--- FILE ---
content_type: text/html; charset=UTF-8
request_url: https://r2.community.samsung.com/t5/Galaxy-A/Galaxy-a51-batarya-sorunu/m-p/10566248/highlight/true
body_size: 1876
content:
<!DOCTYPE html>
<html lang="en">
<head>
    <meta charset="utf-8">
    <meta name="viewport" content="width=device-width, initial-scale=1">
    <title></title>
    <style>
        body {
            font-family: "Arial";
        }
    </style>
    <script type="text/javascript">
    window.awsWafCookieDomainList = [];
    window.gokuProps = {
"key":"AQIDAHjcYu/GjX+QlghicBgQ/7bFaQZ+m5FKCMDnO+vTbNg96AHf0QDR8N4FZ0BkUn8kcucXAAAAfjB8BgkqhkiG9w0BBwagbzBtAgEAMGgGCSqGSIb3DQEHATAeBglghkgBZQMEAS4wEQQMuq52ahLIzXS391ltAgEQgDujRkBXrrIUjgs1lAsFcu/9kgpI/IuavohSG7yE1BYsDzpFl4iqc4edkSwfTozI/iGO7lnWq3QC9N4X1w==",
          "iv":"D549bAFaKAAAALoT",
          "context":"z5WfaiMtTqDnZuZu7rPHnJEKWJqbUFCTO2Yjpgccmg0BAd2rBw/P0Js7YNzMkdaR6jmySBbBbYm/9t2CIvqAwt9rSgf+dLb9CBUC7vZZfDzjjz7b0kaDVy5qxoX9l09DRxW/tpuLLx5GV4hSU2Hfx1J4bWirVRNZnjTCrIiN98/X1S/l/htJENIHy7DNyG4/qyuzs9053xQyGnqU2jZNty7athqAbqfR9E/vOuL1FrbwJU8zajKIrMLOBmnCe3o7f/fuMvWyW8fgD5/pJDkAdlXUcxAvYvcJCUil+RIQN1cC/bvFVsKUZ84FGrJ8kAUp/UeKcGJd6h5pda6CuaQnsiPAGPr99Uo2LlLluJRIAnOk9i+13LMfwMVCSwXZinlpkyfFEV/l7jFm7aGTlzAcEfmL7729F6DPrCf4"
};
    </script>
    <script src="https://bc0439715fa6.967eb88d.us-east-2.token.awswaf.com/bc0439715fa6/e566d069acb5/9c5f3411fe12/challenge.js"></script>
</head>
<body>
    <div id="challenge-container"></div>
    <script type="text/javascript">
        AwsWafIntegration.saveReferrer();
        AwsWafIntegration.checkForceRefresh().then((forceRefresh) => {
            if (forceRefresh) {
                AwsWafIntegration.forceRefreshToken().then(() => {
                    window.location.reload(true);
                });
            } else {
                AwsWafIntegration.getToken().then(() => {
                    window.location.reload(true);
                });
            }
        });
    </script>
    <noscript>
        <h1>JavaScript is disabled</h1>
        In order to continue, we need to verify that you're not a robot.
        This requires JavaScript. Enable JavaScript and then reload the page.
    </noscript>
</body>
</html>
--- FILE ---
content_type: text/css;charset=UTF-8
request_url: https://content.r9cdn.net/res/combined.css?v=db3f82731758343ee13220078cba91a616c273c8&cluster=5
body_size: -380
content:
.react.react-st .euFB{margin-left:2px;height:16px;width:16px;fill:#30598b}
════
For the string "AwsWafIntegration", search the preceding data and copy every line that includes it.

        AwsWafIntegration.saveReferrer();
        AwsWafIntegration.checkForceRefresh().then((forceRefresh) => {
                AwsWafIntegration.forceRefreshToken().then(() => {
                AwsWafIntegration.getToken().then(() => {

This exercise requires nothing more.